AIDA64 benchmarks reveal that the Ryzen 5 9600X offers almost 3,800 GB/s read bandwidth in L1 cache. Write bandwidth was tested at around 1,900 GB/s and copy speed was tested at almost 3,800 GB/s, just like the read speed. We also see a cache latency of under 1 nanosecond.

Ryzen 5 9600X vs Ryzen 5 7600X

Sharing the benchmark results, HLX also gave the results of the Ryzen 5 7600X with Zen 4 architecture so that we can make comparisons. The results are revealed in AMD’s Computex announcement. It confirms what they said. The Zen 4 CPU has almost 2x less raw bandwidth in L1 and L2 cache compared to the Zen 5-based Ryzen 5 9600X.

The previous generation 7600X can offer 2,000 GB/sec read/copy speed and 1,000 GB/sec write speed (with the same latency). The L2 cache is rated at just over 1,000 GB/s (a slightly lower but indistinguishable 2.6ns latency) for read, write and copy speeds.

Cache is undoubtedly one of the most important components in modern CPUs. A good caching system can feed the CPU cores with data consistently across multiple workloads with minimal downtime.

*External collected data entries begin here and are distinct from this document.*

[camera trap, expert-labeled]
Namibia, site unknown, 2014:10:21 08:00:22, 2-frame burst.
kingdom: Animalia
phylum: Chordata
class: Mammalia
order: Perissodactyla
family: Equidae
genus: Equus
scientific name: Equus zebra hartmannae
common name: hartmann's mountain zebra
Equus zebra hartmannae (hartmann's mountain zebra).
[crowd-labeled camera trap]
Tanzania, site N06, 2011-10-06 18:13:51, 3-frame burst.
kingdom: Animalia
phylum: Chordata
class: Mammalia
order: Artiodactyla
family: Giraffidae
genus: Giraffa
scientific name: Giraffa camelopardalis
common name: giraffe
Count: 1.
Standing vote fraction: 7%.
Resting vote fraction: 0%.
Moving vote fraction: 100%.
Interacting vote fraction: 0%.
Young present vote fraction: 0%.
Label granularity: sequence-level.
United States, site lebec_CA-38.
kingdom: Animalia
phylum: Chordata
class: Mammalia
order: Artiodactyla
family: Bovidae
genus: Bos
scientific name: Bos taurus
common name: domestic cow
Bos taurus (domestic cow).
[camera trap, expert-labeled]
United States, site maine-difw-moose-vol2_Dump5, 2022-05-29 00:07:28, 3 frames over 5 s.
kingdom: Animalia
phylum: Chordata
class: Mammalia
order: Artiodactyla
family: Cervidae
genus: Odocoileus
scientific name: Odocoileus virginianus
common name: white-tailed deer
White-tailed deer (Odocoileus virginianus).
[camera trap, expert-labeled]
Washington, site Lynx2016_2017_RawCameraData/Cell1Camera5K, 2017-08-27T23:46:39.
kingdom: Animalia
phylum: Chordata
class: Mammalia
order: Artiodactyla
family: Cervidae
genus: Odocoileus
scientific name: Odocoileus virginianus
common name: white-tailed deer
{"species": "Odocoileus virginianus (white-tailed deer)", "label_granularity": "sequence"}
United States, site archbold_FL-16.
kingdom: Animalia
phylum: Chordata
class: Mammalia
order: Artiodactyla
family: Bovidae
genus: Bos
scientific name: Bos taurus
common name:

A poor caching system will allow the cores to process data much more slowly than system memory. from the beginning Since it has to wait for the transfer to be made, it can provide low CPU performance.

We have yet to see how the L1 and L2 cache improvements in Zen 5 translate to real-world performance or even synthetic benchmark performance. However, these intense bandwidth improvements are among the improvements that helped increase the Zen 5 IPC by 16% compared to Zen 4.